Ethanol's growing cost to our food security

Ethanol profits are rapidly destroying the pristine grasslands of the Great Plains. Over 1.2 million acres, an area the size Rhode Island plus New York City and Los Angeles, have has been plowed open and seeded for ethanol corn crops in the past seven years.

From sfgate.com we read:

What the green-energy program has made profitable, however, is far from green. A policy intended to reduce global warming is encouraging a farming practice that actually could worsen it.

That's because plowing into untouched grassland releases carbon dioxide that has been naturally locked in the soil. It also increases erosion and requires farmers to use fertilizers and other industrial chemicals. In turn, that destroys native plants and wipes out wildlife habitats.

Chemicals kill the grass. Machines remove the rocks. Then tractors plow it three times to break up the sod and prepare it for planting.

More than 1.2 million acres of grassland have been lost since the federal government required that gasoline be blended with increasing amounts of ethanol, an Associated Press analysis of satellite data found. Plots that were wild grass or pastureland seven years ago are now corn and soybean fields.

That's in addition to the 5 million acres of farmland that had been aside for conservation - more than Yellowstone, Everglades and Yosemite National Parks combined - that have vanished since Obama took office.

Those 5 million additional acres were originally set aside by to prevent topsoil erosion and as a national security food reserve to grow food during times of famine or war. This reserve had been ruthless plundered by this Administration for the sole benefit of the ethanol lobby and their campaign contributions to Obama.

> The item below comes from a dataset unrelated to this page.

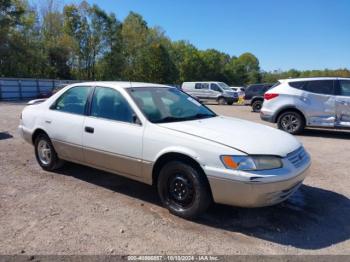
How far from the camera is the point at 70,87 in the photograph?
18.5 ft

With our new energy reserves from North Dakota plus oil and natural gas imports from Canada, do we still need to rip open grasslands and expose the ancient topsoil to erosion, setting up conditions that caused the Dust Bowl of the 1930's?

In 2010, [ethanol] fuel became the No. 1 use for corn in America, a title it held in 2011 and 2012 and narrowly lost this year.

Congress and the Administration continue to heavily subsidize the ethanol industry at the taxpayer's expense. Rising meat and dairy prices continue to reflect the high cost of corn feed, while third world nations pay higher prices for processed corn products. Tens of millions of consumers pay directly or indirectly to support our nations ethanol insanity.

Not mentioned in this article, but another critical threat to America's food supply is the plundering of the Ogallala Aquifer for ethanol profits. More here and here.

As global cooling over the next couple of decades changes our rainfall patterns and shortens our growing seasons, we can expect shortfalls in corn and soybean production in our county. We no longer keep food corn stocks at high levels, since there is too much money to be made in subsidized ethanol. So, after just one or two years of poor energy crop performance, the US will have to face exploding food prices and will be unwilling or unable to export significant amounts of food to many poorer nations around the world whose populations are already are on the edge of caloric malnutrition.

As America continues to deliberately turn food into fuel, we need to ask a fundamental question.  Is our blind avarice for ethanol profits worth the long-term damage to our land and our basic ability to securely feed our neighbors and ourselves?